David Richard Gallery is pleased to present The Circle ReViewed: 1964 to 2012, a career retrospective and the gallery’s first solo exhibition for Tadasky (Tadasuke Kuwayama).
Throughout Tadasky’s career, the circle has been his primary subject as he explored numerous approaches to painting and applying color to canvas. In addition to circles comprised of perfectly and colorfully painted stripes, Tadasky has painted his famous stripes on narrow rectangular and large triangular-shaped canvases, but he always returned to the circular compositions. His paintings from the 1960s were complex, hard-edged circular stripes of bright colors that created pulsating and vibrating optical effects. Later the edges of the circles became broken and uneven, more painterly and less defined.

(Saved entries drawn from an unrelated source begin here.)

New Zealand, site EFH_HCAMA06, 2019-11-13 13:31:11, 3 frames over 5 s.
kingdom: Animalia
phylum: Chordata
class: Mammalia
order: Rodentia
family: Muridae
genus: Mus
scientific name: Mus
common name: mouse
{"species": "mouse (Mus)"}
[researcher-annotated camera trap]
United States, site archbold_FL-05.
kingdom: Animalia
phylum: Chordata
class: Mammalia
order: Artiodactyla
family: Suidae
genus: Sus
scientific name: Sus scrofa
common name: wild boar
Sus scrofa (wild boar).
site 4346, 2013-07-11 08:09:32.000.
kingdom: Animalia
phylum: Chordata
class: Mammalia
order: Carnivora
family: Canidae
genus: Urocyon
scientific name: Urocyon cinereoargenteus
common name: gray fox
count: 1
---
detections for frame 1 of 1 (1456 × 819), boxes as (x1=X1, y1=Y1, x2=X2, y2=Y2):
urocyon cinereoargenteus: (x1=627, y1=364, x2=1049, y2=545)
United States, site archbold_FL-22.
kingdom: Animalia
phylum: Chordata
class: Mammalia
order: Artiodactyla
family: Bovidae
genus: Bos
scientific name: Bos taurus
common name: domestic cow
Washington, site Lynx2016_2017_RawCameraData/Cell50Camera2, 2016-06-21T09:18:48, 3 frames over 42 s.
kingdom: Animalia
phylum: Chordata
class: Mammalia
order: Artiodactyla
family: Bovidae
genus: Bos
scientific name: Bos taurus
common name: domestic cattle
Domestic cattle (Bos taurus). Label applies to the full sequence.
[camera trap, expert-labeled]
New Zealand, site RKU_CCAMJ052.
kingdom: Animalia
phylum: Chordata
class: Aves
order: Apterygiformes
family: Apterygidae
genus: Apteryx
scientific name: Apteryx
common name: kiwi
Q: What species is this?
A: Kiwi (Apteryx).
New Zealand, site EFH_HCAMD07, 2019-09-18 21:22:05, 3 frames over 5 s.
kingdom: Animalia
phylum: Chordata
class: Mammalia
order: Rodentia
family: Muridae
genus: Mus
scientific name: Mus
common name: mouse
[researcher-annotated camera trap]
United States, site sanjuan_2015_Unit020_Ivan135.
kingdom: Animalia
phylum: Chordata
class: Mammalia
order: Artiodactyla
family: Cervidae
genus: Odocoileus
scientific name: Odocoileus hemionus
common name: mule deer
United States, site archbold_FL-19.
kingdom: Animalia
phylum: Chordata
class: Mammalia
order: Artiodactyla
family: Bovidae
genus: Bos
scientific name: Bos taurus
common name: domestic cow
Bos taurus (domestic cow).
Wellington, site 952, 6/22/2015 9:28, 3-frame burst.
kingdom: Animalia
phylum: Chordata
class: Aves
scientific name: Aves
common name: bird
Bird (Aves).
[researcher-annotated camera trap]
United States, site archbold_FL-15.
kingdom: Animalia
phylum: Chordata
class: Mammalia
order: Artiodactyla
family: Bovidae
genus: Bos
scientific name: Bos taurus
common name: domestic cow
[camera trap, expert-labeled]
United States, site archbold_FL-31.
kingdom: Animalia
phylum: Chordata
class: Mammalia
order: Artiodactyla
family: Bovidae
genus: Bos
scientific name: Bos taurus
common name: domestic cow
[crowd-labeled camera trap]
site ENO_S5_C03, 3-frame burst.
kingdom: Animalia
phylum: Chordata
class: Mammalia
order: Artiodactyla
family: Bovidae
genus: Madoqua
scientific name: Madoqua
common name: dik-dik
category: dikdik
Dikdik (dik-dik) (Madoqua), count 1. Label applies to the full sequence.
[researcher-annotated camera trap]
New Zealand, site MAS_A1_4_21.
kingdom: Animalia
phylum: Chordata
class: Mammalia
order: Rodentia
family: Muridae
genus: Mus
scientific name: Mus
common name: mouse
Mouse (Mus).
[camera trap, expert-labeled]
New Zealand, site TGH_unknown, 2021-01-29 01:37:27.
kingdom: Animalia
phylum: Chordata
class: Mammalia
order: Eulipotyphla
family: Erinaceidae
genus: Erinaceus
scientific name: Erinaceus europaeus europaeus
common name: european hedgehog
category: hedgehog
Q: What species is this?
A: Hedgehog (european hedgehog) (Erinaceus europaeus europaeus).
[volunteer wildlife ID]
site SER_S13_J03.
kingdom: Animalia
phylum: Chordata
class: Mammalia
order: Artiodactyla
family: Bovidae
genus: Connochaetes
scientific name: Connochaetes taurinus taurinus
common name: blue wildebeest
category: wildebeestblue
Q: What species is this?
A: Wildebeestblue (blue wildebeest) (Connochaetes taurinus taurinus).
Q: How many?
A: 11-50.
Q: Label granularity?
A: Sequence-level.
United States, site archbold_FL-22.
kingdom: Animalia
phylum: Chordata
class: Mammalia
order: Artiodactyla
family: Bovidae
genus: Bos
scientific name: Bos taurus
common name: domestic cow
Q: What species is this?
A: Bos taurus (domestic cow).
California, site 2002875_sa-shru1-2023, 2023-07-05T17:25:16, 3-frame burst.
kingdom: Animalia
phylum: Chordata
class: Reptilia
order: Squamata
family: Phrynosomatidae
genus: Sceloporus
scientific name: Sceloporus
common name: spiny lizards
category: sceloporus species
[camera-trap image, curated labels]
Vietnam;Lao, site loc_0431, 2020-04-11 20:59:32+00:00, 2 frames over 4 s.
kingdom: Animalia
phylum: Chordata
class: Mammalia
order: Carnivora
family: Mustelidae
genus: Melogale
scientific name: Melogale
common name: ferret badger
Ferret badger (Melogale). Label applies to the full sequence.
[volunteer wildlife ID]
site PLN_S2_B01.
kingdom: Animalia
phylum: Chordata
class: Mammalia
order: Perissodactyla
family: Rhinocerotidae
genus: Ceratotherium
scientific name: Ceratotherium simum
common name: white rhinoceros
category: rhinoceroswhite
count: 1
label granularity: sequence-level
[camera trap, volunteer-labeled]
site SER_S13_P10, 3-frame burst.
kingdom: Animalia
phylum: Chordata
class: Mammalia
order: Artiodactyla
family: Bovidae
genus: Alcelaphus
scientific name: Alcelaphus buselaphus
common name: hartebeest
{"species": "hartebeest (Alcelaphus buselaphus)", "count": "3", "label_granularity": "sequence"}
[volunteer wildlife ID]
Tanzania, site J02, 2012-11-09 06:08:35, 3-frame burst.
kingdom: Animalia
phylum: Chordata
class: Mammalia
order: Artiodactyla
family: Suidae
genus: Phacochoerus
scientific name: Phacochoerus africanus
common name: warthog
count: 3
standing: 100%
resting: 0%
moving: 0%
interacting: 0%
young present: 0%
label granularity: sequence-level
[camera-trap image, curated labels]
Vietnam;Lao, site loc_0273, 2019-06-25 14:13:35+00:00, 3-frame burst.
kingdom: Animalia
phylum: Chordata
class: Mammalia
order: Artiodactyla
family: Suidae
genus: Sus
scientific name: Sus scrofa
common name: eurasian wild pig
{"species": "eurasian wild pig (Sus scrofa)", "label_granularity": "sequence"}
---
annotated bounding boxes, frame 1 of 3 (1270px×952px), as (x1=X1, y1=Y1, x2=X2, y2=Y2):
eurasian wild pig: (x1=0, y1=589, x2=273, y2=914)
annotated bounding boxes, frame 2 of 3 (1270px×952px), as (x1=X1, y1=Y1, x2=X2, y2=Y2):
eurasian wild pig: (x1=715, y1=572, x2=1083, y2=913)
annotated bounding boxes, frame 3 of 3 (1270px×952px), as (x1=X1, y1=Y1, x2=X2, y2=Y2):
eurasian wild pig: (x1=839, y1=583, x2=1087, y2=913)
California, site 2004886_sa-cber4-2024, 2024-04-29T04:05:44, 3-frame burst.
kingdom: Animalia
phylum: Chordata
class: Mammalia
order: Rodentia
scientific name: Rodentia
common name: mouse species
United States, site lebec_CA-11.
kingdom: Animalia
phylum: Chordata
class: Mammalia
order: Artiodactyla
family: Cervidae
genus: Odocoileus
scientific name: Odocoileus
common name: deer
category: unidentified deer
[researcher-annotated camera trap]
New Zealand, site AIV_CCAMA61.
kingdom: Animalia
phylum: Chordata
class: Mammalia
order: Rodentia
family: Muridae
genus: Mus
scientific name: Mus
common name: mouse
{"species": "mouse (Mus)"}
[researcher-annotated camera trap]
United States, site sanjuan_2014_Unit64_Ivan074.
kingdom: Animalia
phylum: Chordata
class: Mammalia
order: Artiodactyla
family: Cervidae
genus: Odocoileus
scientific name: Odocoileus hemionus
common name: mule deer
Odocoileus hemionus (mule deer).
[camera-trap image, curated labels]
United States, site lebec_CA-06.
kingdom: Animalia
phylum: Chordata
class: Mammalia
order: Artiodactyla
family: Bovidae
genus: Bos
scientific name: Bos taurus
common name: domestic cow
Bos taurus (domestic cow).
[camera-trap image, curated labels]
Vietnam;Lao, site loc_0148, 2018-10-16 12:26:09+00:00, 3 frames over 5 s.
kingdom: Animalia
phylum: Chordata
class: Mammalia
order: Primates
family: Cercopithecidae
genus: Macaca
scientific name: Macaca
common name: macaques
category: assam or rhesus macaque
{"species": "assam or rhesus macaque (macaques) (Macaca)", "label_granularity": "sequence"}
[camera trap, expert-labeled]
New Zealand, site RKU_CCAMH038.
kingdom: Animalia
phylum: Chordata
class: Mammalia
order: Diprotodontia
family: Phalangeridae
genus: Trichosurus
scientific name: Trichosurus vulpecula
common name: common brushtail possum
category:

Later still, the circles themselves became more atmospheric, diffuse and ethereal. Since 2007, Tadasky has reintroduced optical effects by infusing his atmospheric circles with brightly colored drips of paint that activate the surface and create a three-dimensional illusion as though the circles bulge out of the picture plane. As Donald Kuspit emphasizes in the catalogue essay, the circles are pure modern abstractions, yet the combination of the brightly colored concentric rings centered in the square canvas is reminiscent of mandalas, invoking a spiritual connotation; a Zen sensibility.
Tadasky, born Tadasuke Kuwayama in Nagoya, Japan in 1935 has lived and worked in New York since 1961. He had numerous solo exhibitions at both the Kootz Gallery and legendary Fischbach Gallery in New York. His paintings were included in the seminal Op art exhibitions, The Responsive Eye, 1965, MoMA, NY and Kinetic and Optical Art Today, 1965, Albright-Knox, Buffalo, NY, as well as more than 35 other group exhibitions. Most recently, his paintings have been included in Optic Art: Perceptual Art of the 1960s, 2007, Columbus Museum of Art, curated by Joe Houston. Tadasky’s work is included in the permanent collections of Museum of Modern Art, NY, NY; Albright-Knox, Buffalo, NY; Museum of Fine Arts, Houston, TX; Columbus Museum of Art, Columbus, OH; Museum Art Center, Buenos Aires, Argentina; Gutai Pinacotheca, Osaka, Japan; Museum of Contemporary Art, Nagaoka, Japan; Ohara Museum of Art, Kurashiki, Japan, among others.